Top Five Questions I Get as a Gun Owner

Editor’s Note: The following is a post by Mark Kakkuri, a nationally published freelance writer who covers guns and gear, 2nd Amendment issues and the outdoors. His writing and photography have appeared in many firearms-related publications, including the USCCA’s Concealed Carry Magazine. You can follow him on Twitter @markkakkuri.

Read Mark’s previous articles in this “Top Five” series:

If you’re a gun owner and haven’t been peppered by questions from others as to why you’re a gun owner, then you’re either very good at keeping your gun ownership under the radar or you live in a rural area with very few people to deal with.

We’ve all experienced our share of questions about guns — with corresponding attitudes ranging from subtle inferences about our sanity to genuine interest in learning more. I try to do my part by helping people learn and even changing antagonistic attitudes when I can. With that, here are the top five questions I get as a gun owner.

1. “Why Do You Need a Handgun/Rifle/Shotgun?”

■ **DATA EXTRACT**
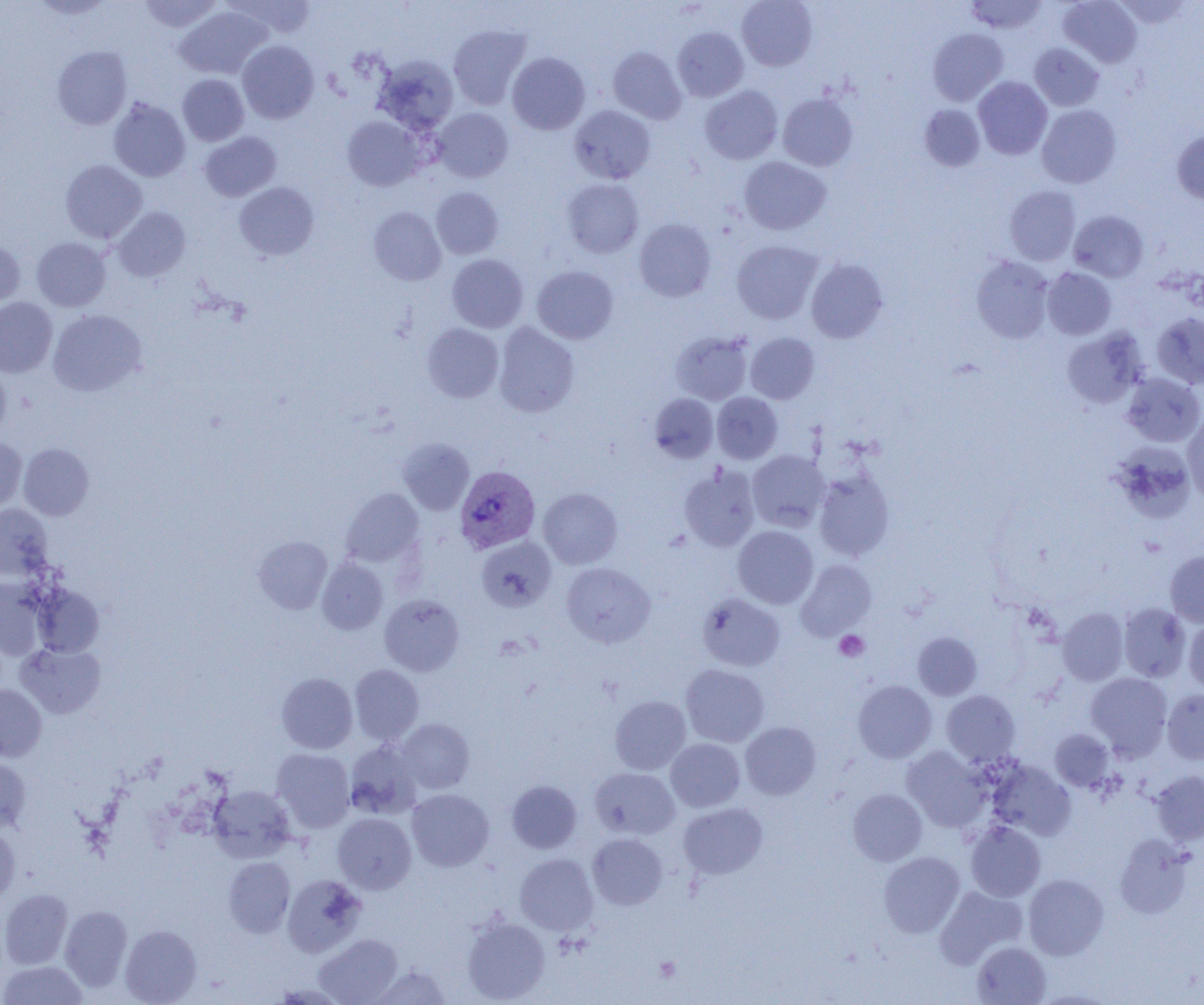
Approximate bounding boxes as [x1, y1, x2, y2] in pixels. Plasmodium vivax-infected red blood cell locations: [455, 466, 540, 553]. Platelet locations: [834, 630, 869, 662], [654, 956, 681, 982]. Uninfected red blood cell locations: [28, 0, 117, 19], [139, 0, 222, 32], [227, 0, 317, 40], [737, 0, 817, 71], [966, 0, 1047, 34], [1059, 0, 1142, 67], [1113, 1, 1194, 29], [176, 6, 270, 79], [448, 25, 531, 110], [672, 27, 749, 101], [927, 28, 1008, 106], [237, 41, 319, 123], [1029, 43, 1104, 111], [52, 46, 132, 130], [608, 47, 686, 124], [507, 52, 590, 135], [374, 55, 458, 135], [177, 74, 249, 146], [973, 77, 1052, 159], [700, 85, 782, 164], [778, 93, 858, 171], [108, 97, 190, 182], [919, 104, 985, 171], [569, 105, 655, 184], [1037, 105, 1121, 188], [433, 108, 513, 182], [342, 116, 424, 190], [1172, 130, 1204, 203], [199, 131, 281, 202], [739, 156, 830, 235], [60, 159, 147, 243], [562, 178, 643, 257], [234, 182, 318, 260], [1004, 185, 1081, 266], [431, 187, 503, 259], [369, 206, 446, 285], [112, 207, 190, 281], [1069, 210, 1149, 282], [634, 218, 716, 302], [32, 238, 111, 311], [0, 240, 25, 308], [732, 240, 823, 324], [447, 254, 528, 332], [971, 256, 1055, 343], [806, 258, 888, 343], [532, 265, 618, 344], [1042, 267, 1117, 340], [0, 297, 57, 377], [48, 309, 146, 396], [1152, 312, 1204, 388], [494, 322, 579, 417], [422, 323, 504, 402], [1062, 328, 1147, 408], [671, 331, 752, 405], [745, 332, 819, 404], [0, 365, 12, 439], [1121, 373, 1203, 447], [712, 392, 782, 464], [649, 393, 718, 462], [1183, 414, 1204, 505], [0, 438, 27, 515], [398, 438, 474, 515], [1109, 442, 1196, 522], [19, 444, 94, 520], [747, 450, 830, 532], [679, 465, 760, 551], [813, 468, 895, 561], [538, 487, 623, 569], [340, 488, 424, 567], [0, 504, 53, 580], [732, 525, 818, 609], [253, 536, 333, 614], [476, 537, 556, 611], [1165, 550, 1204, 626], [317, 558, 388, 634], [796, 559, 876, 639], [562, 562, 655, 647], [0, 577, 47, 660], [32, 584, 104, 657], [697, 593, 785, 671], [379, 594, 463, 676], [1119, 603, 1191, 682], [1057, 607, 1128, 686], [1184, 617, 1204, 693], [913, 632, 982, 700], [16, 643, 105, 718], [350, 664, 424, 744], [680, 664, 769, 747], [276, 673, 357, 753], [1086, 673, 1173, 760], [852, 680, 937, 763], [0, 684, 47, 761], [1162, 689, 1204, 764], [942, 690, 1020, 766], [610, 696, 691, 774], [396, 719, 474, 793], [740, 722, 821, 800], [1050, 728, 1113, 791], [666, 738, 745, 811], [345, 741, 423, 819], [902, 746, 991, 831], [272, 748, 355, 832], [0, 758, 31, 832], [987, 759, 1076, 840], [590, 767, 679, 839], [1151, 770, 1204, 845], [507, 780, 582, 853], [208, 785, 296, 863], [407, 788, 494, 871], [847, 789, 927, 865], [679, 803, 767, 879], [333, 813, 416, 893], [966, 820, 1045, 901], [0, 824, 20, 902], [588, 833, 667, 909], [1115, 834, 1194, 919], [878, 851, 965, 937], [515, 854, 598, 934], [223, 856, 295, 937], [282, 874, 367, 957], [1023, 874, 1109, 959], [936, 886, 1027, 966], [0, 888, 73, 969], [60, 905, 132, 991], [461, 916, 550, 1003], [120, 925, 202, 1004], [313, 933, 402, 1004], [972, 941, 1051, 1004], [0, 960, 87, 1005], [370, 964, 451, 1004]. Slide-level diagnosis: Plasmodium vivax. Light microscopy. One field of a larger specimen. Thin blood smear. 1000x magnification. Image is 1204×1005 pixels.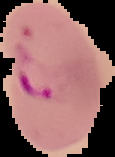
Summary:
  - Image size: 115×157 pixels
  - Preparation: thin blood film
  - Image type: segmented cell region on a black background
  - Result: malaria parasites identifiedReport the malaria status of this cell.
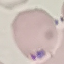

Parasitized.

Summary:
  - Image type: automatically extracted cell patch, resized to 64 × 64 pixels
  - Capture: smartphone camera at the microscope eyepiece
  - Stain: Giemsa
  - Preparation: thin blood smear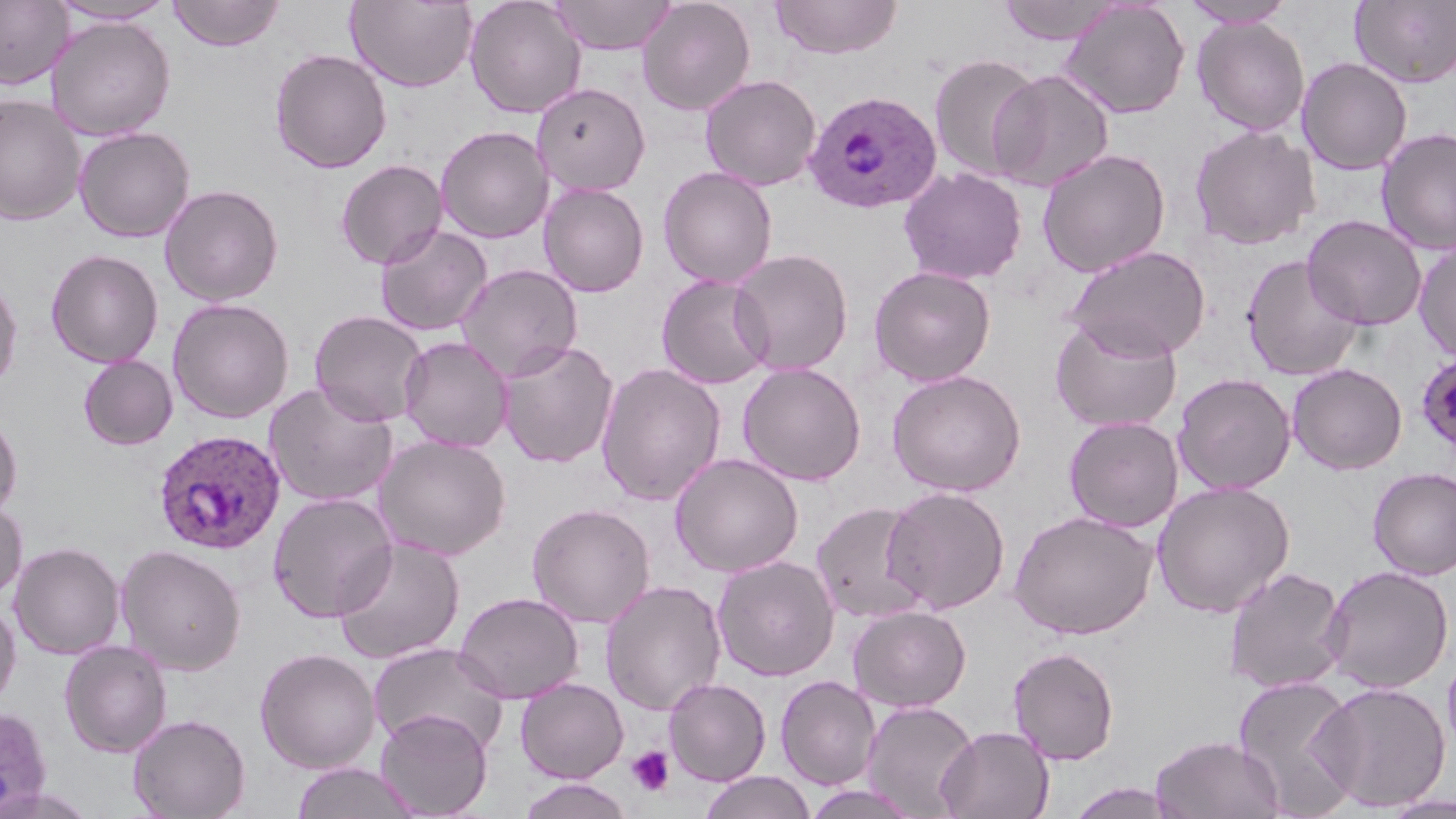
{
  "slide_level_diagnosis": "Plasmodium ovale",
  "modality": "light microscopy",
  "magnification": "1000x",
  "preparation": "thin blood film",
  "plasmodium_ovale_infected_red_blood_cell_locations": "approximate bounding boxes as (x1,y1)-(x2,y2) corner pairs in pixels: (805,90)-(942,214), (1415,350)-(1456,457), (153,429)-(286,555), (0,705)-(53,818)",
  "platelet_locations": "approximate bounding boxes as (x1,y1)-(x2,y2) corner pairs in pixels: (627,746)-(674,796)",
  "uninfected_red_blood_cell_locations": "approximate bounding boxes as (x1,y1)-(x2,y2) corner pairs in pixels: (48,0)-(177,25), (167,0)-(285,51), (465,0)-(586,119), (548,0)-(678,55), (637,0)-(756,116), (769,0)-(903,60), (996,0)-(1124,45), (1059,0)-(1191,119), (1180,0)-(1297,28), (1350,0)-(1456,88), (0,1)-(73,89), (346,1)-(477,92), (46,16)-(176,141), (1193,17)-(1310,136), (269,48)-(393,174), (928,53)-(1044,182), (1296,57)-(1413,176), (988,69)-(1115,193), (700,74)-(822,191), (532,82)-(651,196), (0,94)-(86,225), (1189,124)-(1320,250), (435,125)-(554,244), (73,126)-(195,243), (1376,127)-(1456,255), (1037,149)-(1171,278), (335,159)-(448,270), (658,166)-(778,288), (898,167)-(1027,285), (538,182)-(649,298), (159,183)-(284,306), (1302,214)-(1427,330), (374,224)-(493,337), (1413,240)-(1456,362), (1063,245)-(1212,361), (45,248)-(164,367), (728,248)-(854,376), (1241,254)-(1364,381), (455,263)-(583,383), (868,265)-(996,387), (656,274)-(773,389), (0,275)-(23,393), (167,297)-(295,423), (309,309)-(429,427), (1050,313)-(1183,433), (399,336)-(513,453), (497,340)-(620,468), (78,355)-(178,451), (595,362)-(726,506), (737,362)-(866,486), (1287,363)-(1407,475), (887,369)-(1026,497), (1173,373)-(1296,495), (263,382)-(399,507), (0,412)-(23,520), (1063,415)-(1184,533), (373,434)-(511,560), (669,453)-(803,578), (1368,467)-(1456,579), (1151,481)-(1296,618), (882,485)-(1011,614), (266,491)-(399,622), (0,498)-(28,603), (810,500)-(932,623), (526,503)-(656,628), (1007,511)-(1157,639), (331,537)-(466,664), (9,541)-(125,659), (115,544)-(247,675), (712,555)-(839,682), (1224,565)-(1349,693), (1321,565)-(1454,693), (600,579)-(727,716), (453,591)-(584,704), (0,599)-(21,710), (848,605)-(971,712), (58,639)-(173,758), (368,642)-(509,754), (1007,645)-(1120,765), (254,647)-(380,773), (1442,648)-(1456,760), (1233,674)-(1363,816), (775,675)-(880,790), (514,677)-(629,783), (663,678)-(771,786), (1315,680)-(1451,812), (861,700)-(979,819), (374,709)-(493,818), (127,713)-(251,819), (935,725)-(1054,819), (1150,734)-(1286,819), (290,762)-(421,819), (699,771)-(816,819), (518,777)-(635,819), (1065,783)-(1183,818), (802,784)-(923,819), (1378,793)-(1456,819)",
  "field_of_view": "one of a larger specimen",
  "image_size": "1456×819 pixels",
  "stain": "May-Grünwald-Giemsa"
}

■ **PROBLEMS TO SOLVE**
A) Return the passage from the gun owner post, from "Editor’s Note: The following" to "him on Twitter @markkakkuri.", word for word.
B) Write the next part of the post about the top five questions asked of gun owners, picking up after its last line.

■ **SOLVED PROBLEMS**
A)
Editor’s Note: The following is a post by Mark Kakkuri, a nationally published freelance writer who covers guns and gear, 2nd Amendment issues and the outdoors. His writing and photography have appeared in many firearms-related publications, including the USCCA’s Concealed Carry Magazine. You can follow him on Twitter @markkakkuri.

B)
Sometimes, rather than launching immediately into the rights recognized by the 2nd Amendment — which isn’t necessarily the point of the question, anyway — I start by reversing the question and saying something like this: “Thanks for asking! I am happy to discuss this with you but would like to ask you this: Do you own a fire extinguisher? If so, why?” That’s usually a useful enough contemplation to get them thinking in terms of having defensive tools on hand in the event of an emergency.

Eventually, I try to get the questioner to think in terms of who determines what my needs are, which, of course, is me and not the broader culture, the government, etc. Later, the conversation generally turns to the matter of individual rights, the reality of the world we live in, the inability for police to be in all places at all times and so on.

Sometimes, the question gets asked about a rifle or shotgun from a purely utilitarian perspective. Answering that I simply need the proper tool to hunt deer or waterfowl is often enough. As for the handgun, that usually gets us talking about personal defense and the associated reasons for concealed carry.

2. “So, Self-Defense… Does It Have to Be a Gun?” or “Why don’t you use a blunt force instrument such as …?”

Here, the conversation is progressing, but the questioner is showing his or her bias against guns, in particular, or perhaps his or her ignorance of self-defense techniques in general. I usually find it to be the latter.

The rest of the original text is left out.